Sometimes people can have a stronger influence on us than we'd care to admit. The need to fit in to a group can override our creative process and, more importantly, our self-discovery as beauty-conscious individuals. Is pleasing your loved ones a bad thing? Of course not. Often those near to us can help us understand our own qualities and tastes. But are we painting ourselves to please them? What if they weren't happy with the way we chose to present ourselves? Would it affect us? Would we change for them?
My taste in beauty can even feel like a safety risk. A full face of make-up will often lead to cat calls, hoots, and hollers throughout the day.
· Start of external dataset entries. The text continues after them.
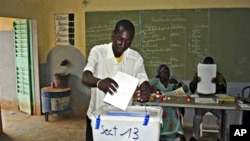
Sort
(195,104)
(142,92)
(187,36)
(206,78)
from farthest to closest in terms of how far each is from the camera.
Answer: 1. (187,36)
2. (206,78)
3. (195,104)
4. (142,92)

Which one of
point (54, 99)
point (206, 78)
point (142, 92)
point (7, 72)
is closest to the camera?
point (142, 92)

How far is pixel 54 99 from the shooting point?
3.80 meters

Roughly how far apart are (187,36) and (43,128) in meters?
2.30

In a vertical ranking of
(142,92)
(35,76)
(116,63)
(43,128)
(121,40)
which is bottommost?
(43,128)

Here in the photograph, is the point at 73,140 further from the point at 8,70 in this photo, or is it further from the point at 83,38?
the point at 8,70

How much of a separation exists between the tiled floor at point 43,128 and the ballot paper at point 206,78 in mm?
701

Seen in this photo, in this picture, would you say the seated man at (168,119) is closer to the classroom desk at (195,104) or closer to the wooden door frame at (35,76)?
the classroom desk at (195,104)

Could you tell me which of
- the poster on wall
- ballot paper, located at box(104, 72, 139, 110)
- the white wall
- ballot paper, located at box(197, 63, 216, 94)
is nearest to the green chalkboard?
the poster on wall

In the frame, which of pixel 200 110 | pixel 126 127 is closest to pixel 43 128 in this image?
pixel 200 110

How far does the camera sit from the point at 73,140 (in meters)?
3.23

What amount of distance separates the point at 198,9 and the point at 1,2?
7.81 feet

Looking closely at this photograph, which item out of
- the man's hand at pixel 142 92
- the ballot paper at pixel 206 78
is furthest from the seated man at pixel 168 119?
the man's hand at pixel 142 92

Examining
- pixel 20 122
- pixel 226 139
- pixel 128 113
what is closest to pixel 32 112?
pixel 20 122

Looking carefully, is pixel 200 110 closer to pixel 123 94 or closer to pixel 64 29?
pixel 123 94
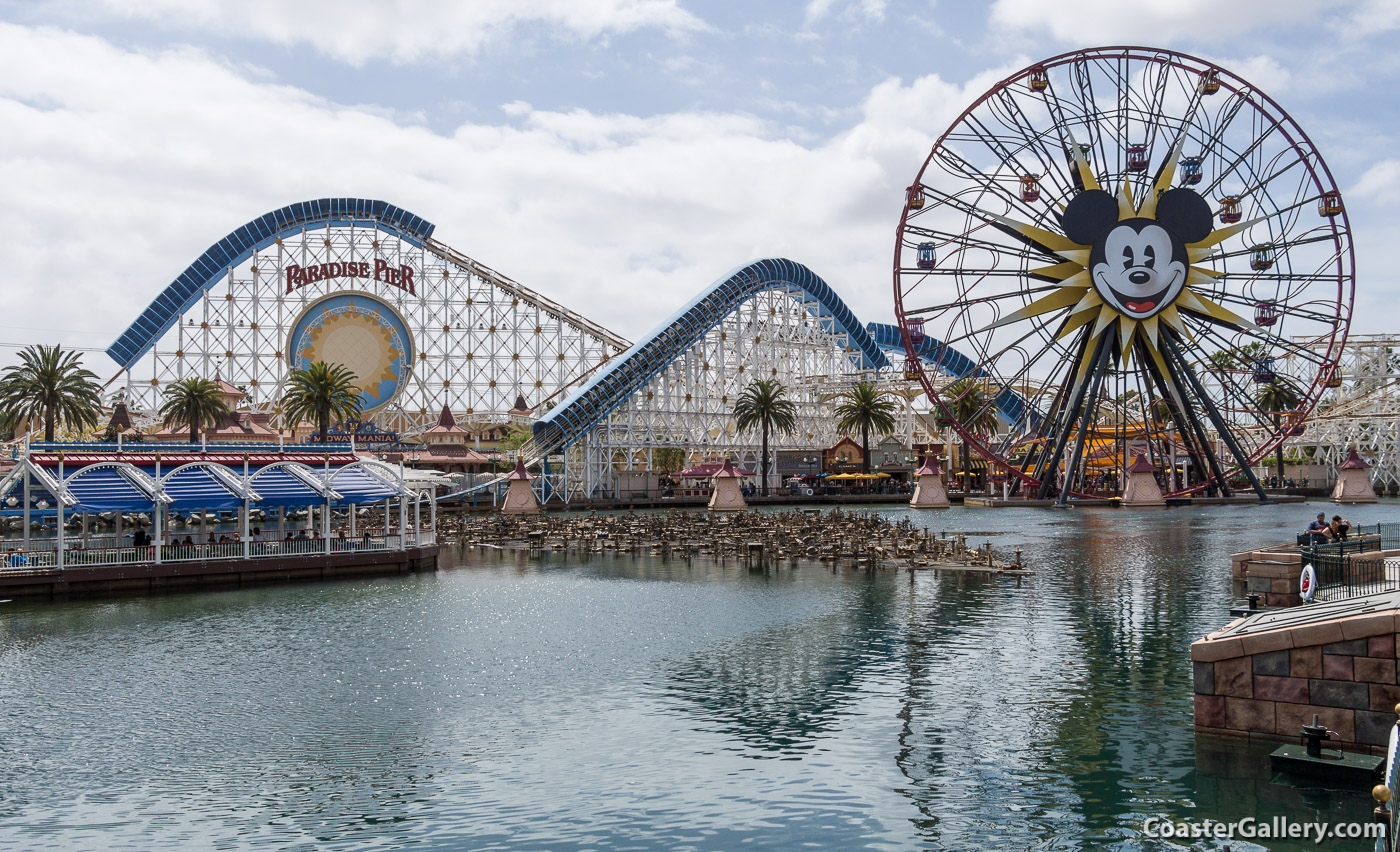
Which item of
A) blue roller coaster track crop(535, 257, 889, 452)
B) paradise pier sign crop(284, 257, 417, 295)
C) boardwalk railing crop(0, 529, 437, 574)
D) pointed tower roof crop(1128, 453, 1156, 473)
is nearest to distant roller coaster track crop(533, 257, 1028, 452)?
blue roller coaster track crop(535, 257, 889, 452)

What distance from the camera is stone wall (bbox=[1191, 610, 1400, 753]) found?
44.1 feet

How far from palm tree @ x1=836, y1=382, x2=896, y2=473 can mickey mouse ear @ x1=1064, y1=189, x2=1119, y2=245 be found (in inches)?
1219

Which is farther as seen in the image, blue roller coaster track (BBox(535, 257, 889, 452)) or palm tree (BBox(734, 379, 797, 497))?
palm tree (BBox(734, 379, 797, 497))

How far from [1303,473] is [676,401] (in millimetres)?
61005

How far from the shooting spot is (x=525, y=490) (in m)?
72.4

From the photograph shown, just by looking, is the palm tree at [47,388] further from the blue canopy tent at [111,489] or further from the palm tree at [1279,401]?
the palm tree at [1279,401]

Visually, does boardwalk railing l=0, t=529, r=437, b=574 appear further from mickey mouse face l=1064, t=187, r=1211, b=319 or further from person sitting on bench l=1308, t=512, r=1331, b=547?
mickey mouse face l=1064, t=187, r=1211, b=319

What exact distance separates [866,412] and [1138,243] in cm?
3283

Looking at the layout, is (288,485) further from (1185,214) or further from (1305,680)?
(1185,214)

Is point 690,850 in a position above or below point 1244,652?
below

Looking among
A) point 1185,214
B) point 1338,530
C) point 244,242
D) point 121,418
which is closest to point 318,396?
point 121,418

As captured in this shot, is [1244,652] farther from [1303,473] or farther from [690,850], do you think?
[1303,473]

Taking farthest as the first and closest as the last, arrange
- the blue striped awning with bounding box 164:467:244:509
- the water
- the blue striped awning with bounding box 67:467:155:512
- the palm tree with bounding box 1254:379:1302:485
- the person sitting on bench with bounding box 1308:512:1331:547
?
the palm tree with bounding box 1254:379:1302:485 < the blue striped awning with bounding box 164:467:244:509 < the blue striped awning with bounding box 67:467:155:512 < the person sitting on bench with bounding box 1308:512:1331:547 < the water

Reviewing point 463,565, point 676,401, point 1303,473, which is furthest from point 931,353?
point 463,565
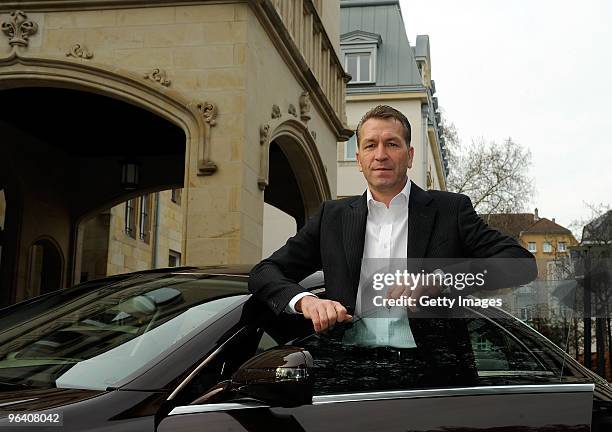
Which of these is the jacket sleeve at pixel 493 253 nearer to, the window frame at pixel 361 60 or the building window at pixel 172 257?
the building window at pixel 172 257

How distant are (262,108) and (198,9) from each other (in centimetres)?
144

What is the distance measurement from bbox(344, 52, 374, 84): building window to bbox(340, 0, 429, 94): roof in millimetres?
321

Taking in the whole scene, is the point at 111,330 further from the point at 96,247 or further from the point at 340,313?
the point at 96,247

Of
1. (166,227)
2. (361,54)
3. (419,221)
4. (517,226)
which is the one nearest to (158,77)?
(517,226)

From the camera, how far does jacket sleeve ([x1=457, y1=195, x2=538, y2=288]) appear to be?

My red lipstick makes me feel like a queen when I put it on in the morning, but sometimes by the end of the day I am left feeling vulnerable. My stoplight lips read as a GO sign for perverts with fingers crossed hoping I chose the shade in their favour. Incidents like this may seem more than apropo for a girl-power rant until I realise the beauty brandishing boys I know have suffered worse—is this merely a question of cosmetics? No matter what, the entire scenario leaves me wondering what's with these people who assume attention is what us make-up mavens are after? This is my make-up! Where exactly does anyone else fit into the picture?
It's unfortunate that we are faced with so many ugly bumps in the road of beauty. For some, make-up may read as a mask—a desperate attempt at feminisation or a garish signal for unwanted attention, but we know better. For those of us who understand the power and magic of cosmetics, make-up is an art. It is our trade, and our skill. Make-up is our warpaint, our daily celebration, our self exploration. It is a reflection of our mood, our day, and most importantly, ourselves. Our faces serve as a canvas that not only satisfies our urge to look and feel our best, it fills our need to create.
Our main goal with make-up is not only to bring out our own beauty, it's to bring out beauty in the world—and that's a philosophy even the most persistent of product protesters can get behind. Who do we wear make-up for? We wear it for us.